Text zur Analyse —

Die Saisonanalyse 2014/2015

Halbfeldflanke GrossNach einem äußerst mäßigen Start in die Saison 2014/2015 musste Jens Keller im Oktober gehen. Roberto di Matteo übernahm auf Schalke das Ruder und sollte die Mannschaft zurück in die Erfolgsspur bringen. Der neue Trainer schaffte es zwar, die Defensive zu strukturieren und zu festigen, doch die Mannschaft fiel zum Ende der Rückrunde in sich zusammen und auch der neue Coach musste gehen, bzw. legte sein Amt nieder, so die offizielle Version.

Taktik-Spezialist Karsten Jahn hat in seinem Blog „Halbfeldflanke“ die Saison 2014/2015 analysiert. Mit Karstens freundlicher Genehmigung können wir hier seine Gedanken mit euch teilen.
Von Karsten Jahn, „Halbfeldflanke.de

Keller geht

Jens Keller ging als Trainer in die neue Saison, weil die beste Rückrunde der Vereinsgeschichte unter ihm in der Saison 2013/2014 zustande kam. Dass der Fußball sich dabei keineswegs entwickelte, geschweige denn die Spieler, wird dann gerne außer Acht gelassen. Fußball ist Ergebnissport und derartige populistische Entscheidungen finden sich in den Bundesligen zu Hauf. Die Rechnung folgte dann bei Auftakten in Pokal und Bundesliga, beide verliefen eher so mittel.

Bereitgestelltes Material —
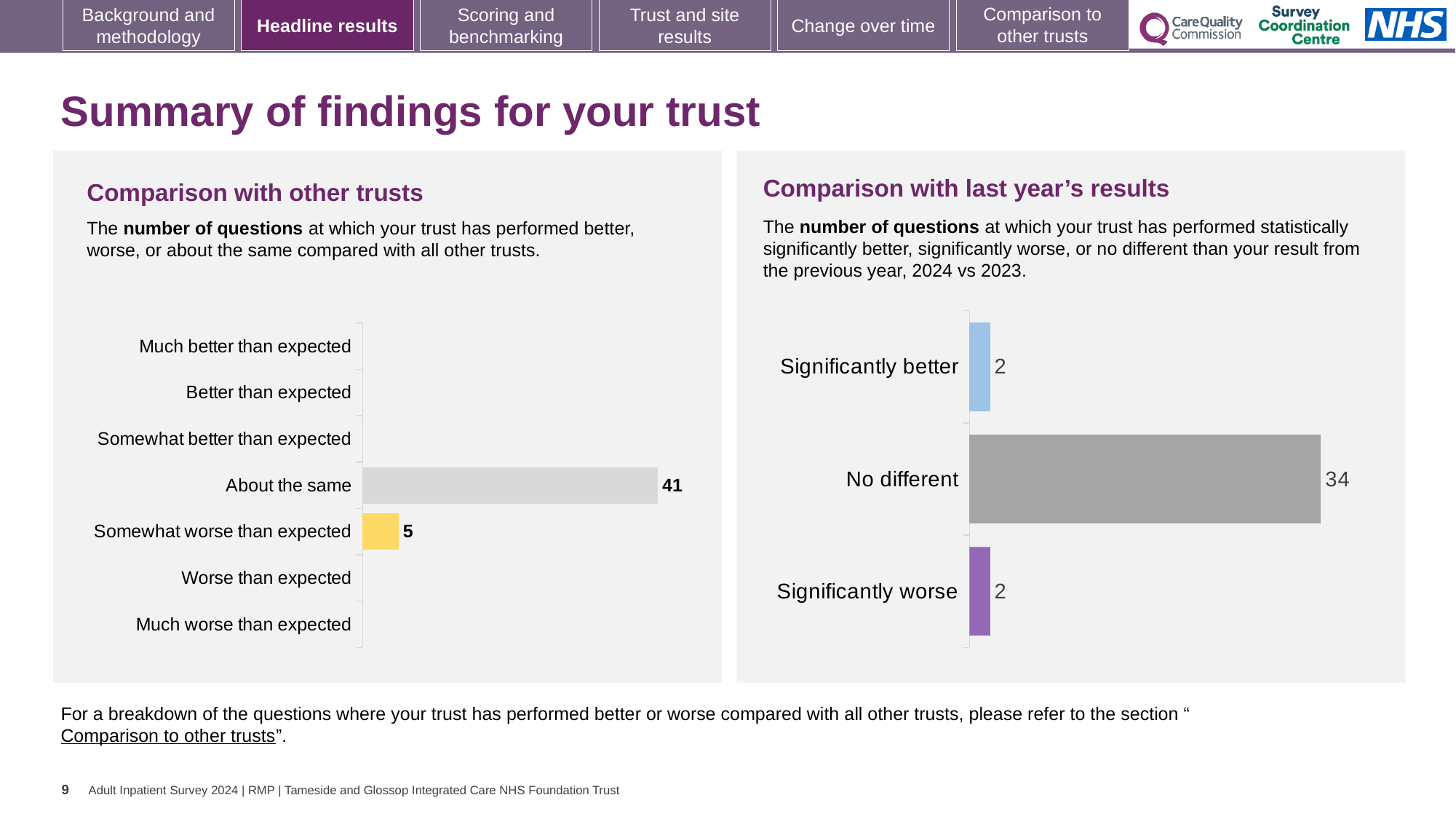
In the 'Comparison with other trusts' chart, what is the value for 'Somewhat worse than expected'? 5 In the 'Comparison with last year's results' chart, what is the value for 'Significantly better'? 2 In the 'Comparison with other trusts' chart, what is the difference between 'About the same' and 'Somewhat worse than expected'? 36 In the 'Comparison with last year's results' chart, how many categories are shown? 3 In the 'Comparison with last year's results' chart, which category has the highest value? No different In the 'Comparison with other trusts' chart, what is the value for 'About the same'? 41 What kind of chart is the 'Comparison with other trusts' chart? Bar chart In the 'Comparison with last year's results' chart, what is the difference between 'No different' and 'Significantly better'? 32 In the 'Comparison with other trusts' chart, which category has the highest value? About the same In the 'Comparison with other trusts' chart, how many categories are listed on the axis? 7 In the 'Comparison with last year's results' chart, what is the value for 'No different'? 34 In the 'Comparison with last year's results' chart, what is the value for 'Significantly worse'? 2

Arbeitsaufträge —
1. Prüfe anhand der Saisonanalyse zu Schalke 2014/2015, ob die folgenden Aussagen zutreffen, und belege jede Antwort mit „ja“ oder „nein“ sowie den entscheidenden Worten des Textes als wörtliches Zitat: (a) Der neue Trainer festigte die Defensive. (b) Die beste Rückrunde der Vereinsgeschichte gelang unter Keller in der Saison 2012/2013. (c) Die Auftakte in Pokal und Bundesliga verliefen erfolgreich.
2. Greif die Saisonanalyse zu Schalke 2014/2015 wieder auf und schreib sie im Anschluss an ihren letzten Satz weiter.
Die Zeilen spielen hierfür keine Rolle.

Antworten je Aufgabe —
1.
(a) Ja: „Der neue Trainer schaffte es zwar, die Defensive zu strukturieren und zu festigen“
(b) Nein: „weil die beste Rückrunde der Vereinsgeschichte unter ihm in der Saison 2013/2014 zustande kam“
(c) Nein: „beide verliefen eher so mittel“

2.
Auch über die Sommerpause konnte Keller der Mannschaft keine Spielkultur einimpfen, Mechanismen installieren oder taktische Finessen entwickeln. Schalke spielte also irgendwie weiter, und als die Rückrunde in Vergessenheit geriet, wurde Keller entlassen. Nach dem 7. Spieltag. Timing ist alles.

Di Matteo kommt

Ersetzt wurde er durch Roberto di Matteo. Dieser hatte die Aufgabe die Defensive zu stabilisieren, ein Unterfangen, was Keller in seiner Amtszeit nie so recht hinbekommen hat.
Dagegen kam RDM tatsächlich mit taktischen Raffinessen. Er ließ Schalke plötzlich mit einer 5er Kette spielen und alles wurde besser. Insgesamt wurden alle taktischen Schwächen der Vorsaison adressiert, Schalke verbesserte sich signifikant in der Individualtaktik der einzelnen Spieler, im gruppentaktischen Verhalten und in der Mannschaftstaktik. Dabei gab es hier und da sogar Ansätze auf dem Weg zum Ballbesitzspiel (vor allem im Heimspiel gegen Sporting).
Mit RDM kam eben nicht nur ein Trainer der mal irgendwie einen Champions League Sieg ermauert hat, sondern jemand, der aus taktischer Sicht, einiges von seinem Handwerk verstand. Auch wenn ihm immer vorgeworfen wurde, nur ein Catenaccio (gern auch Schalkenaccio oder „Schalker Beton“ genannt) spielen zu lassen. Die Defensive zu stabilisieren war allerdings eine seiner Hauptaufgaben. Und die meisterte er lange eine Zeit lang mit Bravour, auch wenn sein Konzept dabei öffentlich häufig kritisiert wurde. Immer wieder passte er das eigene Spiel stark an den Gegner an (siehe vor allem die ersten 14 Spiele unter RDM).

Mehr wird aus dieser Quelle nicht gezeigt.